Shifting quickly, with the ease and smoothness that her earlier martial arts training had imparted to her, Shara just managed to catch herself before she would have fallen. Maybe standing isn't really the best idea for this morph, she mused, crouching before any of the more drastic changes could take place. Just as she had done that, both of her arms were suddenly pulled right back and up into her body.
It was certainly stranger than using the power that had been forced on her by the Radam, but at the same time, it was a great deal less intense.
When her legs began to pull back into her body, Shara shifted forward slightly so that she wouldn't end up falling flat onto her face. She hadn't been paying much attention to the others, most of her focus being absorbed by the morphing; the image that she had to hold in her mind to keep going the way she was, but when Cassie and Rachel grabbed ahold of her shoulders just before she could start to tip forward, Shara wanted to smile.

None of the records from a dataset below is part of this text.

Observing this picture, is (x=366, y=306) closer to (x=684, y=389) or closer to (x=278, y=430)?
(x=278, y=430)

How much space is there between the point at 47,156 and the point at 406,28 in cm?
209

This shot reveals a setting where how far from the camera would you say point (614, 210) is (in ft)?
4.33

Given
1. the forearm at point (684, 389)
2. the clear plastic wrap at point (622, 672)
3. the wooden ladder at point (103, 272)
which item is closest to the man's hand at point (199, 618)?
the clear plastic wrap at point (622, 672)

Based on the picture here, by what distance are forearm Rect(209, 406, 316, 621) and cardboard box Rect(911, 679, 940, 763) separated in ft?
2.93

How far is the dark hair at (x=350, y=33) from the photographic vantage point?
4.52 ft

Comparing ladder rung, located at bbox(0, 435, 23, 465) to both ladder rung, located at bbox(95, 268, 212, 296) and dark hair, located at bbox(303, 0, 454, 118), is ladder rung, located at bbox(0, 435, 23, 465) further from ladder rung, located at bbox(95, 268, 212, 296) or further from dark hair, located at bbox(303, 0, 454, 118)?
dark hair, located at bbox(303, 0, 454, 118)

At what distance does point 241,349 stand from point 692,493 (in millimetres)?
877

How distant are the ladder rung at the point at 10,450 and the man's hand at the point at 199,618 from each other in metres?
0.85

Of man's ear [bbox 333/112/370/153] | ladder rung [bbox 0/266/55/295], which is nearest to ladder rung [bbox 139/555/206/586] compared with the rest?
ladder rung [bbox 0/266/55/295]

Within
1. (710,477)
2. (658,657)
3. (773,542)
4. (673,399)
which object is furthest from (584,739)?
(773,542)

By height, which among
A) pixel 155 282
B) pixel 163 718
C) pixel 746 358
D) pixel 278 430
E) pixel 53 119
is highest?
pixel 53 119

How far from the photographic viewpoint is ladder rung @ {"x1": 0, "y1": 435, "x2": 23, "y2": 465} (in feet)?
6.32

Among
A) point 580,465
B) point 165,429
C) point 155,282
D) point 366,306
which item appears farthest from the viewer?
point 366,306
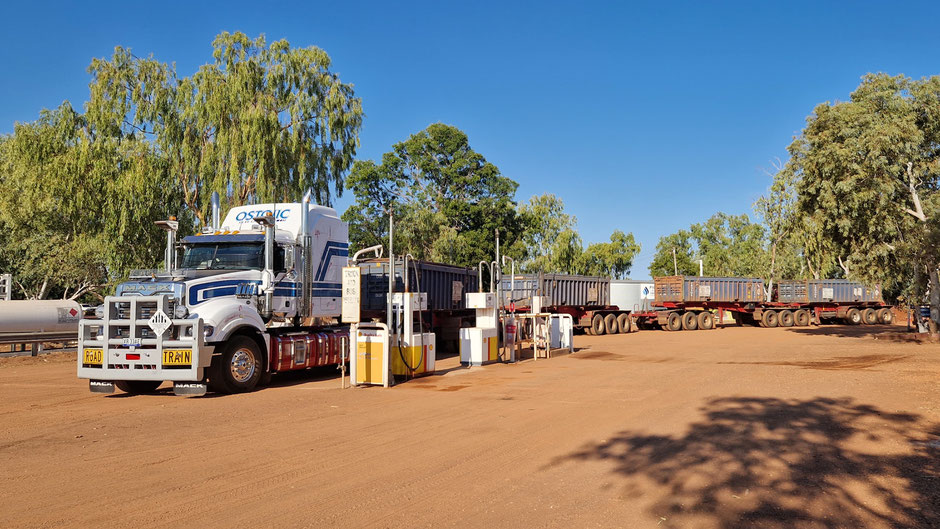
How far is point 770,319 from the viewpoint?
40.7m

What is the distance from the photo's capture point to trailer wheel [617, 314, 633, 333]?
34.7 metres

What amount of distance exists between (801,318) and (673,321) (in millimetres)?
10314

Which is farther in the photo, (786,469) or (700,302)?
(700,302)

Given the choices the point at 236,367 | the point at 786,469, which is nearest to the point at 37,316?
the point at 236,367

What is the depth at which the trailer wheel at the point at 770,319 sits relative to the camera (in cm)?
4050

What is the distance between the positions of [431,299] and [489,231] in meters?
34.1

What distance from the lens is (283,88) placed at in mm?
30031

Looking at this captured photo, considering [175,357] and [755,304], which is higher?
[755,304]

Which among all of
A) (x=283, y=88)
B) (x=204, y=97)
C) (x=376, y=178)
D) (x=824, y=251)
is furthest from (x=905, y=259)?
(x=376, y=178)

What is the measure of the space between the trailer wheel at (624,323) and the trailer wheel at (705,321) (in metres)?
4.98

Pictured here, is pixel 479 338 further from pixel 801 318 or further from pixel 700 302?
pixel 801 318

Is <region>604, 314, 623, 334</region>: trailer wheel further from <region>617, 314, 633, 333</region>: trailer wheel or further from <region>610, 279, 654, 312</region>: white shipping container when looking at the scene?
<region>610, 279, 654, 312</region>: white shipping container

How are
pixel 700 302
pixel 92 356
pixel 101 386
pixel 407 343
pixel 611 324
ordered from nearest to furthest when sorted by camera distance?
pixel 92 356 < pixel 101 386 < pixel 407 343 < pixel 611 324 < pixel 700 302

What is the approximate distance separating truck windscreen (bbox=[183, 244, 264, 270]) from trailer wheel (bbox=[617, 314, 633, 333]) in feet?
80.4
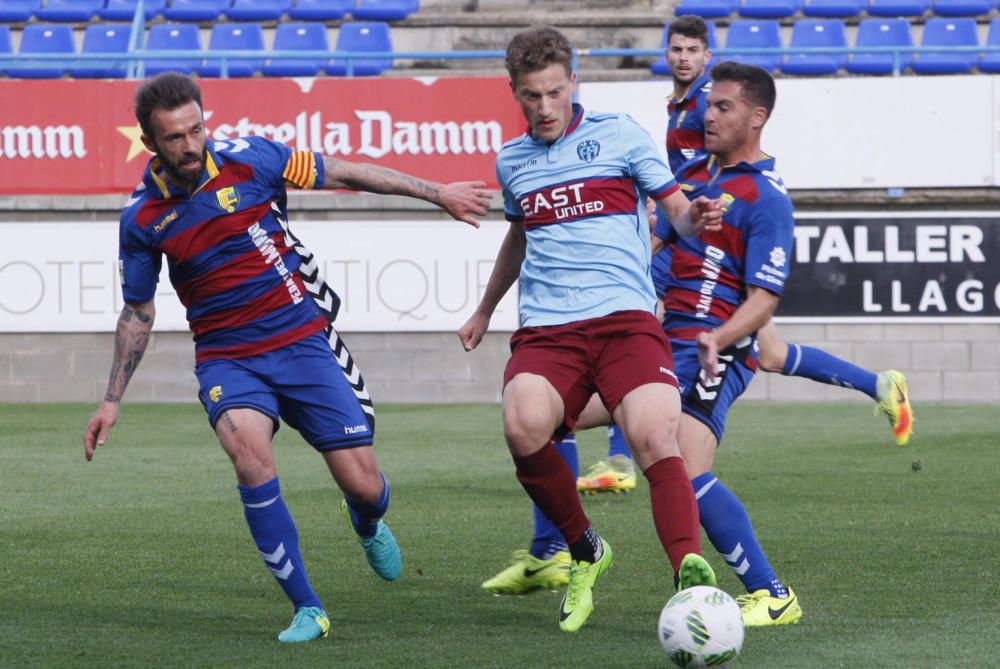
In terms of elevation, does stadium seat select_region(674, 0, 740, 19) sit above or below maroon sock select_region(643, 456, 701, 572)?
above

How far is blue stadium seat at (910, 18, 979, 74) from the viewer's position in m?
16.9

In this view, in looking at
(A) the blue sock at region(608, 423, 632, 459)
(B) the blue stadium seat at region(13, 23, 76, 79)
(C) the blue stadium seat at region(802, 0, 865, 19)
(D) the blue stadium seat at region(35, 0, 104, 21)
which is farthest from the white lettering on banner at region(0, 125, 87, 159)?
(A) the blue sock at region(608, 423, 632, 459)

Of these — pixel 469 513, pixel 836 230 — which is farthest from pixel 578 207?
pixel 836 230

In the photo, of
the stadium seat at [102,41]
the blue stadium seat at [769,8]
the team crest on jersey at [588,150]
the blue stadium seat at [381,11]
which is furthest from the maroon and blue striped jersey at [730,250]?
the blue stadium seat at [381,11]

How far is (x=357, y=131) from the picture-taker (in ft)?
51.2

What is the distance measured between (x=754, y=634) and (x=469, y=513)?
322 cm

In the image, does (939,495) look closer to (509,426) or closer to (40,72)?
(509,426)

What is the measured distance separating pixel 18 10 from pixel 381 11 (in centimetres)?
426

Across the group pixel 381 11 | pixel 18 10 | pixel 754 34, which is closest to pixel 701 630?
pixel 754 34

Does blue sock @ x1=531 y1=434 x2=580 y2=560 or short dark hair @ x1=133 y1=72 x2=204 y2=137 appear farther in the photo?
blue sock @ x1=531 y1=434 x2=580 y2=560

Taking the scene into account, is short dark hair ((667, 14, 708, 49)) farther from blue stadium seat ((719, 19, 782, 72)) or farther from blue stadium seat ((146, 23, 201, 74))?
blue stadium seat ((146, 23, 201, 74))

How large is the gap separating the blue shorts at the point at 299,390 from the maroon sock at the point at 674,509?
1.12 m

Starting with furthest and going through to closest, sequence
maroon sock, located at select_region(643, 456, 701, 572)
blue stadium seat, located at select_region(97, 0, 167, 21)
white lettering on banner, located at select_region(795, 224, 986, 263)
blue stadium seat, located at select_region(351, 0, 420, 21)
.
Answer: blue stadium seat, located at select_region(97, 0, 167, 21) → blue stadium seat, located at select_region(351, 0, 420, 21) → white lettering on banner, located at select_region(795, 224, 986, 263) → maroon sock, located at select_region(643, 456, 701, 572)

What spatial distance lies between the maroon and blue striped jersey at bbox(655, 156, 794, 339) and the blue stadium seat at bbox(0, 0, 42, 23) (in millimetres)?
14770
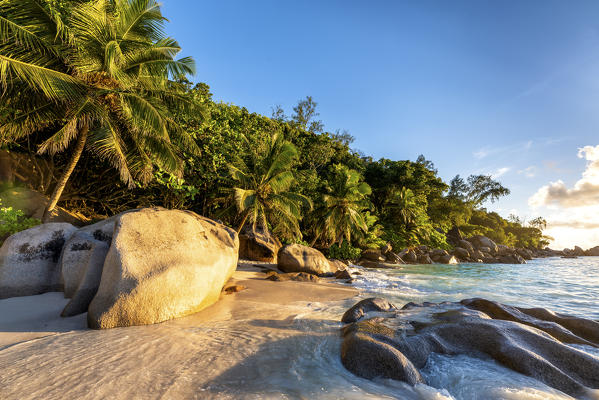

Just as she was about to open her mouth to thank them, the changes reached her face and began to drastically reshape it. (Thanks for catching me; it would have been kind of troublesome to fall over like that.)
"Not a problem, Shara," Cassie said, smiling.
"You doing all right?" Rachel asked.
(I'm fine. Thanks, though.)
Returning her full focus to the morph, Shara hurried the changes along, until she sensed that there were no more changes to be made. Once she had fully settled into her mole morph, Shara tested the limits of the animal's senses. Sight was, as she'd been expecting from an animal that lived underground, nearly nonexistent; smell and hearing were both better, but in this case that wasn't saying much.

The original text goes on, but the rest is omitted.